Our reports in Japan revealed serious language barriers with executives occupying trade show booths and having great difficulty explaining the technologies they had to offer. And while it’s fair to say that few Americans master conversational Japanese, English is the international language of commerce and science.

Meanwhile, the United States can do better by encouraging its citizens to strengthen the ties between the two nations. The April 16 statement promises to do just that with the scholarships.

From now on, US-Japanese cooperation should be extended to Australia and India.

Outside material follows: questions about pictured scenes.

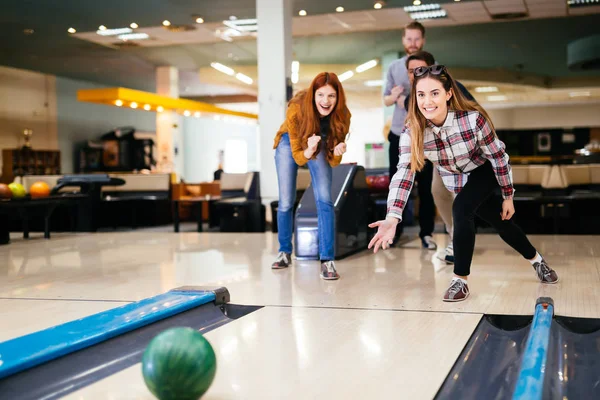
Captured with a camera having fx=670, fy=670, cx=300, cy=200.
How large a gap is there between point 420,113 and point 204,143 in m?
19.2

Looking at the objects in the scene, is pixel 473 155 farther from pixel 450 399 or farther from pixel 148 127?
pixel 148 127

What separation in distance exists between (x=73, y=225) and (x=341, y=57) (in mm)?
7146

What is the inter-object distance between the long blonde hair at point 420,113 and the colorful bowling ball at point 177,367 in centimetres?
148

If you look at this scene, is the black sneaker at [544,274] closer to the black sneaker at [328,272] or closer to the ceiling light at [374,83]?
the black sneaker at [328,272]

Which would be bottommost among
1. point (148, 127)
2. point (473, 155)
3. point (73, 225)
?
point (73, 225)

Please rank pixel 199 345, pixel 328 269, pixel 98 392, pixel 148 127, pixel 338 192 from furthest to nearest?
pixel 148 127 < pixel 338 192 < pixel 328 269 < pixel 98 392 < pixel 199 345

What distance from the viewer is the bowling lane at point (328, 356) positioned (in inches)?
68.1

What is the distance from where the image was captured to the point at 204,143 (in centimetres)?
2169

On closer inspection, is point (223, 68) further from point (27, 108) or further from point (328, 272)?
point (328, 272)

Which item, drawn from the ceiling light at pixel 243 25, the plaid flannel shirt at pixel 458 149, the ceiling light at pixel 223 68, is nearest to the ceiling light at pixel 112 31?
the ceiling light at pixel 243 25

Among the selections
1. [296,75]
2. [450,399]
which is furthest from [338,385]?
[296,75]

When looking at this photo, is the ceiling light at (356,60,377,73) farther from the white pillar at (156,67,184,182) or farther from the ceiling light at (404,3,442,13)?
the white pillar at (156,67,184,182)

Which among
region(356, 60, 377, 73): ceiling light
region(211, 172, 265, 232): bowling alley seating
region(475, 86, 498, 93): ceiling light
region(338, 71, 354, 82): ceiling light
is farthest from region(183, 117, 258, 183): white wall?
region(211, 172, 265, 232): bowling alley seating

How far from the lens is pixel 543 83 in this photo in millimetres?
13586
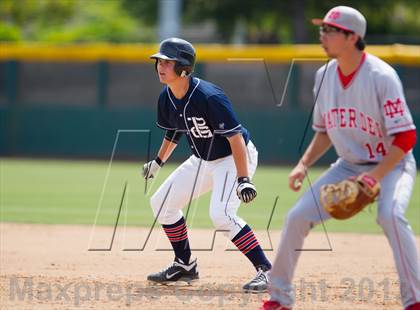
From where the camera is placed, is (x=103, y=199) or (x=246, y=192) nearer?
(x=246, y=192)

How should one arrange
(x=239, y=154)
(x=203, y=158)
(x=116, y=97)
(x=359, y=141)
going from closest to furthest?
(x=359, y=141), (x=239, y=154), (x=203, y=158), (x=116, y=97)

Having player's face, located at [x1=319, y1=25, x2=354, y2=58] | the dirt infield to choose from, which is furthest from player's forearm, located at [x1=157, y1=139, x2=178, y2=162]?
player's face, located at [x1=319, y1=25, x2=354, y2=58]

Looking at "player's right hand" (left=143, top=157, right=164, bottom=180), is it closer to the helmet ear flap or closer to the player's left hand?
the helmet ear flap

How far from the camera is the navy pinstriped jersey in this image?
21.6 ft

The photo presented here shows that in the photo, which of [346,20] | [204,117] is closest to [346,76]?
[346,20]

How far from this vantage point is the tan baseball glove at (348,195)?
4926 millimetres

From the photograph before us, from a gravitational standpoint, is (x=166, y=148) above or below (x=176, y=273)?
above

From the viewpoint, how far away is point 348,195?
4.96 meters

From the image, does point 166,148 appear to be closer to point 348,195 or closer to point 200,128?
point 200,128

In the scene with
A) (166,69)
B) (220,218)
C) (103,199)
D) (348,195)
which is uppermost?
(166,69)

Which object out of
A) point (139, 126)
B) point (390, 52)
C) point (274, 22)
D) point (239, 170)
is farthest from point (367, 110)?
point (274, 22)

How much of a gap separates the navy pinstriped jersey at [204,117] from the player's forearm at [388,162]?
1.78 metres

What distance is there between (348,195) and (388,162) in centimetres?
30

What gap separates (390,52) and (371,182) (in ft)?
49.5
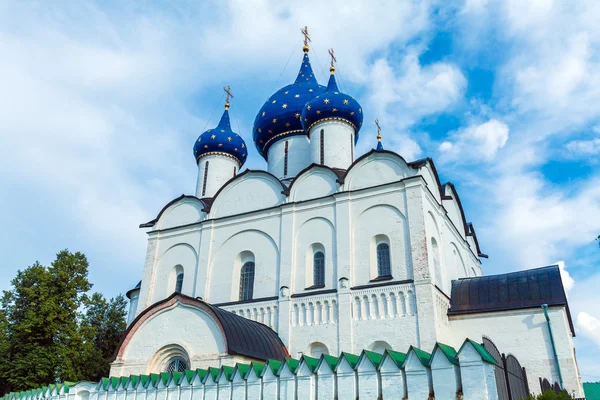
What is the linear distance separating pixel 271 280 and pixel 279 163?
576 centimetres

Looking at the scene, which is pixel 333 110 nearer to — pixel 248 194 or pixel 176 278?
pixel 248 194

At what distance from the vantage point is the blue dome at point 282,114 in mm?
18859

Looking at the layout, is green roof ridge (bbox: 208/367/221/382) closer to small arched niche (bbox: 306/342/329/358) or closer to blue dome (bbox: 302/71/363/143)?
small arched niche (bbox: 306/342/329/358)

Language, to begin with, is not a barrier to technology exchanges with Australia and India.

Australia – a staunch ally in the global war on terror – is also one of the allies of the Five Eyes, the English-speaking nations that cooperate on intelligence sharing.

All of the major US defense companies have Australian subsidiaries. The two countries also have a joint hypersonic program which is fully funded in the 2022 budget proposal.

India is more of a stranger to the magazine when it comes to what it has to offer in a tech alliance against China. It relied on Soviet and then Russian military technology for decades, but American companies made some inroads in selling weapons systems there.

He has great human resources and is the only Quad member to share a land border with China.

National Defense – as it enters a post-COVID-19 world and travel becomes safer – will do its best to answer these questions about India and will continue to report on developments in Australia and Japan, focusing on focusing on opportunities where the four nations could cooperate.

Creating a strong tech alliance to counter China will require more than breaking down language barriers and drafting joint statements, especially when it comes to military technology.

US regulations, for example, strictly control sensitive technology and information. Other members have their own bureaucracies to contend with and “not made here” biases. It would also be a shame if bad IT or espionage practices allowed China to steal everything the Quad develops.

These first steps towards a technological alliance against China are a start, but bolder actions are needed.